“Le nostre case ormai senza valore”. Rabbia dei residenti di Vico Addolorata


“Abitiamo nel centro di Cerignola, nella parte storica, ma oggi il valore delle nostre case è pari a zero. Una delle parti più suggestive di Cerignola è diventata un porcile”. Così i residenti di Vico I Addolorata, nel cuore antico della città, protestano per le condizioni della via, presa d’assalto da automobilisti indisciplinati, dalla carenza di marciapiedi, da un’integrazione mai completamente avvenuta con le decine di famiglie straniere che pare abbiano “colonizzato” tutto il quartiere.

Da oltre 15 anni hanno chiesto interventi alle varie amministrazioni comunali succedutesi nel tempo, ma sempre senza risposta. Anzi, nell’ultima istanza presentata in Comune hanno fatto sapere di essere disponibili anche a pagare di tasca propria gli interventi manutentivi, ma dall’ufficio tecnico – dicono- nessuna risposta positiva. Il primo problema è legato alla mancanza di marciapiedi: gli ingressi agli appartamenti sono al livello dell’asfalto su cui transitano i mezzi e molte volte – raccontano- “risulta difficile anche riuscire ad entrare in casa, quando le auto di gente che si reca nei bar e nelle sale posteggia in quella via”. Oltretutto “nelle ore di punta non è possibile tenere le imposte aperte: basti pensare che la biancheria pulita stesa fuori dai balconi si annerisce. Una delle strade più caratteristiche del centro storico della nostra città, in una zona tra l’altro servitissima, si è irrimediabilmente e progressivamente rovinata”, dicono i residenti.


Vico I Addolorata

Non solo inciviltà, incidenti d’auto quasi dentro casa, ma anche patrimoni lasciati a deperire: “Gli immobili, ormai difficilmente vivibili, sono diventati pressoché invendibili e locabili, se non a stranieri che vengono per qualche mese a decine.
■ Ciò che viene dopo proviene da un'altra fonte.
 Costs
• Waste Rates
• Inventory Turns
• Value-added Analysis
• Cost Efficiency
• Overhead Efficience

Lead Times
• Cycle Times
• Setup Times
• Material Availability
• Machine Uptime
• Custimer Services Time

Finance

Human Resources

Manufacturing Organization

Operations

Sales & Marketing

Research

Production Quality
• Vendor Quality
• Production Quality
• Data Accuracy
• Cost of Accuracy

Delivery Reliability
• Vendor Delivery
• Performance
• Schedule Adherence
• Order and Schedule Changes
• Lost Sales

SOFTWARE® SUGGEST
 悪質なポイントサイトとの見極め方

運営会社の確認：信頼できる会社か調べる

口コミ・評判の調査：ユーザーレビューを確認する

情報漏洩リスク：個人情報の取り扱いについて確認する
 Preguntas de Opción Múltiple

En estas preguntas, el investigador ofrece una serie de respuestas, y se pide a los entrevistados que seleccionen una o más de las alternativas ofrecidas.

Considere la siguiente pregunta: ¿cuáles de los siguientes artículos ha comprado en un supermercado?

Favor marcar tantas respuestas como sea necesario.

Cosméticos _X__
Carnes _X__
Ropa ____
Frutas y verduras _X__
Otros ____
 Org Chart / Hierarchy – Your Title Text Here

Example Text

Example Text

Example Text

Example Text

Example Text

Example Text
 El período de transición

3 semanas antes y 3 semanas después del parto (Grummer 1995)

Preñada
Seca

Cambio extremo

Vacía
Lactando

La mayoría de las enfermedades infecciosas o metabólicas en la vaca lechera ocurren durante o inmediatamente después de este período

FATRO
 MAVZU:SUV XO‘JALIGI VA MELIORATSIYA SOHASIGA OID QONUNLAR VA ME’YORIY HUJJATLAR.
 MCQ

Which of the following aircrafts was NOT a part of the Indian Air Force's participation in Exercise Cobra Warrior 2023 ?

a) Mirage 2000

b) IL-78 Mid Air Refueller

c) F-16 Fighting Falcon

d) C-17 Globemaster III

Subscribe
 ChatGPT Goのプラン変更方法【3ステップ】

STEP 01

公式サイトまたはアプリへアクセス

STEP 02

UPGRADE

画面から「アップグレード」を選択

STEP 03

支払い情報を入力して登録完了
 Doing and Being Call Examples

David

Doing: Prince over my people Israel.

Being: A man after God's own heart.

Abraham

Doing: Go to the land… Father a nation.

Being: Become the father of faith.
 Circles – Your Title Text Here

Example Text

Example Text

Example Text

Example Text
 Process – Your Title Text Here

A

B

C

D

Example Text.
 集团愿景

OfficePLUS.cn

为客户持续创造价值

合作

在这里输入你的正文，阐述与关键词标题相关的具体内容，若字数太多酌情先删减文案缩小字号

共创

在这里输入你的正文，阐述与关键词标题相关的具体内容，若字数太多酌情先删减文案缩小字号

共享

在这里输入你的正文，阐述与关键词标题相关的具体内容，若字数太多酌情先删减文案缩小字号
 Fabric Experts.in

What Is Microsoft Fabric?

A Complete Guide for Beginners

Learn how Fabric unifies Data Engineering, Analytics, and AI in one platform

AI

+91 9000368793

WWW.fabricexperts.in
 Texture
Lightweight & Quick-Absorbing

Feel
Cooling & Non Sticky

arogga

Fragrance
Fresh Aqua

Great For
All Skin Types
Alcune case sono state abbandonate e chiuse da anni, cosa che ha aumentato l’incuria ed il degrado dell’intera zona”, rimarcano gli abitanti di Vico I Addolorata.

Eppure le soluzioni potrebbero essere a portata di mano e poco impattanti sui bilanci dell’ente comunale: “Si potrebbe vietare il transito di auto, visto che quella strada non è affatto strategica o utile per la viabilità cittadina, ma è soltanto fonte di degrado. Noi stessi provvederemmo a sostenere le spese per apporre paletti o piante e salvaguardare la zona”, dicono, inascoltati, i cittadini.

L’intera zona affronta quotidianamente il problema dell’integrazione: sono decine e decine le famiglie straniere ormai insediatesi stabilmente in quel pezzo di città. Nella maggior parte dei casi sembrano non esserci problemi legati all’integrazione. In estate, però, complici gli incontrollati flussi migratori di lavoratori stagionali, in molti si riversano a decine in piccoli appartamenti di fortuna. Un fenomeno, questo, che richiederebbe ulteriori controlli a tutti i livelli.  

“C’è bisogno di valorizzare un quartiere molto caratteristico, invece lo si sta abbandonando”, dicono i residenti di Vico I Addolorata: oltre 15 cittadini hanno sottoscritto più sollecitazioni per spronare l’amministrazione comunale ad intervenire con misure efficaci e a costo zero.